Windows Server 2012 DFSR enables an
organization to combine file shares to fewer servers and create a file
directory tree not based on a server-by-server or share-by-share basis,
but rather an enterprisewide directory tree. This allows an
organization to have a single directory spanning files from multiple
servers throughout the enterprise.
Because the DFSR directory is a logical
directory that spans the entire organization with links back to
physical data, the actual physical data can be moved without having to
make changes to the way the users see the logical DFS directory. This
enables an organization to add or delete servers, or move and
consolidate information, however it works best within the organization.
For branch office locations, DFSR allows for
data stored on a file server in a remote location to be trickled back
to the home office for nightly backup. Instead of having the remote
location responsible for data backup, or the requirement of an
organization to have tape drives in each of its branch offices, any
data saved on the branch office can be trickle replicated back to a
share at the main office for backup and recovery.
If the main office has data that it wants to
push out to all remote offices, whether that is template files, company
policy documents, standard company materials, or even shared data that
a workgroup of users needs to access and collaborate on, DFSR provides
the ability to push out data to other servers on the network. Users
with access rights to the data no longer have to go across a WAN
connection to access common data. The information is pushed out to a
server that is more local to the user, and the user accesses the local
copy of the information. If any changes are made to remote or
centralized copies of data, those changes are automatically
redistributed back to all volumes storing a copy of the data.

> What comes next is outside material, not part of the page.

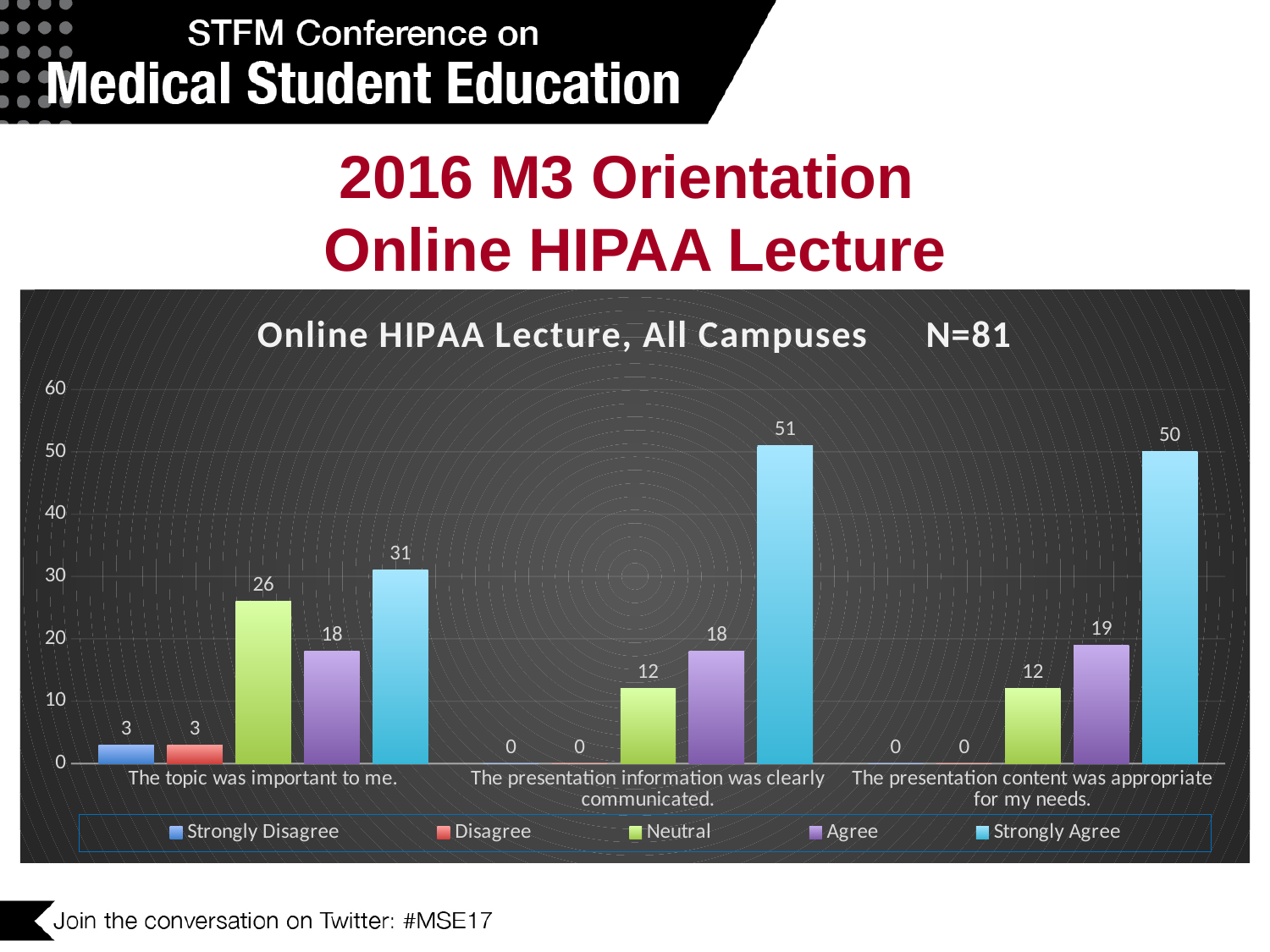
How many series does the legend list? 5 What is the difference between the Strongly Agree and Agree values for "The topic was important to me."? 13 How many categories are shown on the x axis? 3 What is the value for Disagree for "The presentation information was clearly communicated."? 0 Which is larger for "The presentation content was appropriate for my needs.": Neutral or Agree? Agree What is the value for Neutral for "The topic was important to me."? 26 What kind of chart is shown on the slide? Bar chart Which category has the highest Strongly Agree value? The presentation information was clearly communicated. What is the value for Strongly Agree for "The presentation information was clearly communicated."? 51 Which category has the lowest Strongly Agree value? The topic was important to me. What is the value for Agree for "The presentation content was appropriate for my needs."? 19 What is the title of the chart? Online HIPAA Lecture, All Campuses N=81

One of the enhancements made in Windows
Server 2008 and extended in Windows Server 2012 specific to DFSR is the
ability for an administrator to set a DFS replica to be read-only. In
the past, DFS replicas were all read/write replicas, and so a user in a
remote location could accidentally overwrite files that would then
replicate to all replicas in the environment. Administrators have
compensated for this potential issue by setting file-level permissions
across files and folders; however, for many remote branch offices, if
the administrator could simply make the entire replica read-only, it
would simplify the security task dramatically. Therefore, read-only
replicas can now be set so that an entire server or branch of a DFS
tree can be set to replicate to a remote server on a read-only basis.